I think this steps too close to the possibilty of mental issues interfering with procreation rights.
Hypotheticly, Lets say a person has severe ADD or ADHD? What if that control mechanism stands in the way of that person having a child? Even if that person can live by his/herself, and the child will be just fine?
Not to go too far into a conspiracy frame of thought, but, what if it went to the point of genetic prohibition?
Hypotheticly Like, *Enforcement mechanism states* :
“You have genes that will give this child cancer…manslaughter. You do not have the rights to bear children, we will be sterilizing you from (so and so date) and will no longer be able to have kids.”
Additionally, we already regulate who may and may not adopt children — barring people who are considered unfit to be a parent from adopting.
It is duplicitous to not extend this screening to everyone wanting to have a child.
“Wanting” is not a necessary criteria for childbearing. If all pregnancies were “wanted”, I’d wager at least a large chunk of the salient societal distress would disappear. To point out the obvious, adoption *can* be controlled (sufficiently so, for the purpose of this discussion). So we return to implementation (or, how to “control” childbearing), which, as you say, is the “bugaboo”. There are several means of “implementation” that come to mind. But could it be, at least in part, that the “bugaboo” here *also* involves disregarding miles of important precursory ground? In this hypothetical situation, how will human rights issues be addressed? How will you even begin to discuss such a loaded topic (with other people, people with, dare I say, marked emotionality, on the topic) in a manner that is productive? How would it be about greater societal good rather than megalomaniacal annoyance? What about alternatives? How, even, might it become a collaborative societal endeavour (which might then negate the aforementioned megalomaniacal annoyance, as well as many of the human rights conflicts)?
(Seemingly contrary to what you wrote, the bugaboo is a bugaboo, in part, because it cannot involve disregarding the “miles of important precursory ground”.) Though i’ve rarely been labelled a diplomat, i would imagine that one vector with which to broach the topic with the greater population would be to couch it in terms of available resources — that we as a society/country/planet do not have the resources required for the population growth; perhaps make currently-more-scholastic notions like a ‘demographic trap’ into more household terms.
That all being wished for, that type of intellectual discussion has been apparently ineffective in recent decades concerning other resource-related issues (oil consumption, for example). So, i’d have no pride lost at lumping this into the pile of tilting-at-windmills.
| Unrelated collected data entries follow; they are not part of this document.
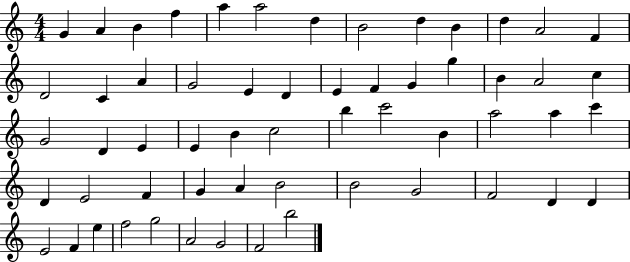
X:1
T:Untitled
M:4/4
L:1/4
K:C
G A B f a a2 d B2 d B d A2 F D2 C A G2 E D E F G g B A2 c G2 D E E B c2 b c'2 B a2 a c' D E2 F G A B2 B2 G2 F2 D D E2 F e f2 g2 A2 G2 F2 b2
Lastly, WRT human rights issues: as i attempted, and perhaps failed, to set forth in the article, i think that labelling procreation as a ‘human right’ is part of the problem here; as long as it gets that sort of quasi-immunity, there’s not much likelihood that a discussion on procreative rights would get traction.
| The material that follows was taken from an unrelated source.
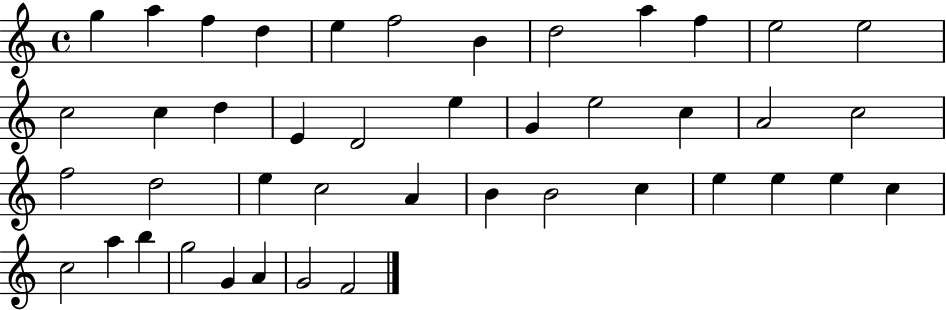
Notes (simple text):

G5/q A5/q F5/q D5/q E5/q F5/h B4/q D5/h A5/q F5/q E5/h E5/h C5/h C5/q D5/q E4/q D4/h E5/q G4/q E5/h C5/q A4/h C5/h F5/h D5/h E5/q C5/h A4/q B4/q B4/h C5/q E5/q E5/q E5/q C5/q C5/h A5/q B5/q G5/h G4/q A4/q G4/h F4/h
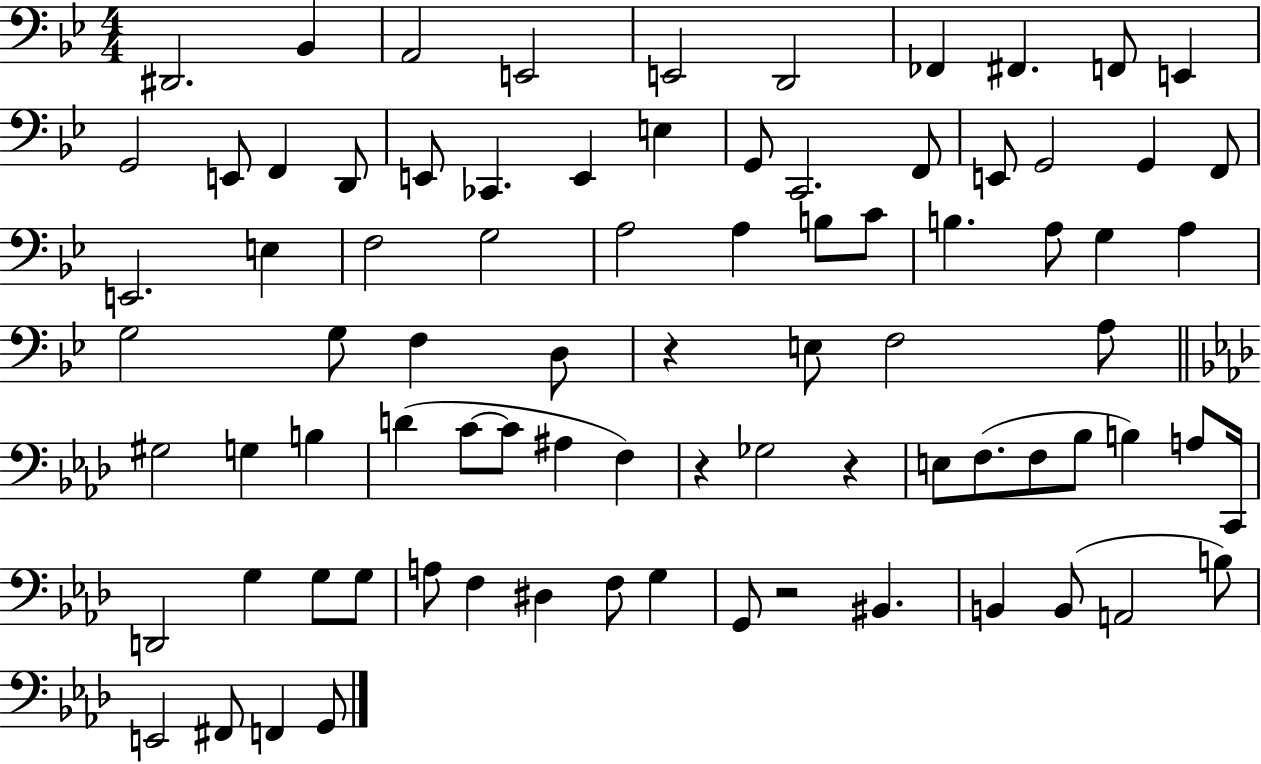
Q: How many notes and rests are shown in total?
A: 83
Ah, no, that is exactly the meaning I intended to convey: that a productive discourse on this subject cannot involve disregarding the “miles of important precursory ground.” The “bugaboo” being that it usually is (disregarded).
As for the human rights issue, you were clear in your position that it should not be a human rights issue. However, in order to have a productive discourse with other humans, it may be useful to understand the perspective and its importance, and to acknowledge it as a “this is annoying but necessary accommodation in my argument.”